How do you find out the state of configurations of assets such as products, systems, and software? How can companies understand the relationship between assets and components of a system to keep track of their configurations? This is the reason why organizations implement a CMDB (Configuration Management Database).
What is a CMDB?
A CMDB is a database used to document and store information about hardware and software assets. Its purpose is to give IT departments detailed information about IT services, their components, and how they relate. A CMDB consists of so-called “CIs”, Configurable items, which are basically the components that make up your IT infrastructure or service delivery.
Though CMDBs are often marketed as an application or platform, CMDB is merely the database in which CI records are stored. In order to consume the information you will need an application that makes use of the data.
Why do you need a CMDB?
The main purpose of a CMDB is to support service management processes (ITSM) that is helping IT departments to improve their service delivery. A CMDB is therefore relevant for several service management processes such as incident management, change management, impact analysis, root cause analysis, reporting, and more. Some organizations extract business intelligence data from the CMDB for better knowledge sharing across the organization.
Several service processes can benefit from a CMDB. Source: CIO Wiki.
Successfully implementing a CMDB will help organizations free information, become less dependent on key people, improve efficiency, and automate manual processes. Some regulations and industry standards (such as ISO27001) require information about services and IT infrastructure to be properly documented.
How to populate a CMDB
Populating a CMDB involves the process(es) creating, updating, and keeping information about CIs accurate. There are many ways to populate a CMDB:
- Automatic discovery
- Import information
- Manual populating
Using a discovery product is a way to automate the process of keeping records in the CMDB relevant. Basically a “discovery” scans, identifies, and inventories any IP enabled devices on a network. The information is then used to populate the CMDB. It’s fully automated but will require some time invested in configuring the IP ranges and devices that shall be discovered. While being a preferred method of populating the CMDB, the discovery product must support any type of CIs to ensure full coverage. Therefore organizations often use a combination of different methods to populate the CMDB.
With information about CIs already available in various sources, a CMDB can be populated by using imports from these data sources. One example is Excel spreadsheets, in which IT organizations have been maintaining information about CIs manually. Other formats of the import can be XML or CSV.
If data is already collected and stored in an existing system or CMDB, the information can be reused by integrating the database with the new CMDB. Just remember to choose which system is storing the master data so that people are updating information in the right database.
There is always the opportunity to populate a CMDB by manually adding records to the database. Of course, relying on a manual process will impose the risk of inaccurate data. But if there are CIs that cannot be discovered, imported, or found in any other system, relying on some manual processes might be the only option.
Common challenges with a CMDB
The most obvious challenge related to a CMDB is keeping the information up to date. There might be thousands, if not millions of CIs that need to be documented. Initially, all data must be imported into the CMDB. A time-consuming process that often requires a lot of administration depending on the preferred method to populate.

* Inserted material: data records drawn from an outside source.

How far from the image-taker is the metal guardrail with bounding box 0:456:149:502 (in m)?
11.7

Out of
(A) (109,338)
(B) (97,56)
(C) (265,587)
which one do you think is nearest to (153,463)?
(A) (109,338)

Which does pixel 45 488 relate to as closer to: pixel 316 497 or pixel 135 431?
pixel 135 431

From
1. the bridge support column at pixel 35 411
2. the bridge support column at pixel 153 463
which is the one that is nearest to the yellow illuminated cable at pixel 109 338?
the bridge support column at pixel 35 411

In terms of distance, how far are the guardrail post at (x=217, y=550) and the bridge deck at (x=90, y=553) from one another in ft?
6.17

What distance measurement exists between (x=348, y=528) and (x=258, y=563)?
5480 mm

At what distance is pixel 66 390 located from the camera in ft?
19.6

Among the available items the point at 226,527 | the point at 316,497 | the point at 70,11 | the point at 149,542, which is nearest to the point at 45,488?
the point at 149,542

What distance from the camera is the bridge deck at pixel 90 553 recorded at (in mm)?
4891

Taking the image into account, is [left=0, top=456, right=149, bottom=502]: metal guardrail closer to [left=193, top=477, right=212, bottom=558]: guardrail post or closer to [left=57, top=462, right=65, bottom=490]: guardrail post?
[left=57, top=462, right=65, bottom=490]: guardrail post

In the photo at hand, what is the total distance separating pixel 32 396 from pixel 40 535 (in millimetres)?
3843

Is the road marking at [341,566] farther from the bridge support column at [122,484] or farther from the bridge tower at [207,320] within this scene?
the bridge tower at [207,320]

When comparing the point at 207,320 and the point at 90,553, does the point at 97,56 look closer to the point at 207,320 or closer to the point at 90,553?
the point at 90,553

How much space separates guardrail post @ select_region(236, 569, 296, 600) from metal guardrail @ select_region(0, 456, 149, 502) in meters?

Since most CMDBs are populated using discovery tools, this data must be verified using multiple data sources. According to CIO-wiki.org this is one of the biggest CMDB challenges.
Once the CMDB is implemented, three important questions arise for the organization to answer:
1. How do we keep the information relevant?
Keeping the CMDB relevant is about how the organization work with adding new CIs, updating attributes, and properly categorizing CIs in a way that is relevant for the users. If the organization has not fully thought this through, keeping the CMDB relevant will cause the CMDB to generate more frustration than joy.
2. How do we track and update changes?
IT infrastructure is always changing and since the changes are often not planned or expected, updating the attributes and relationships of CIs in a CMDB becomes a challenging task. A CMDB that is not kept up-to-date slowly becomes irrelevant and staff risk going back to the old way of working.
3. How can we make the CMDB more user friendly?
The CMDB is supposed to reflect what IT looks like. Since the CMDB is just a database containing a vast amount of CI records, the information easily becomes complex for users to consume. Making use of the data in a user-friendly UI is, therefore, key to increasing the value of a CMDB. This further requires the organization to know why data is collected, how it should be used, and by whom, so that applications can be simplified to solve specific use cases.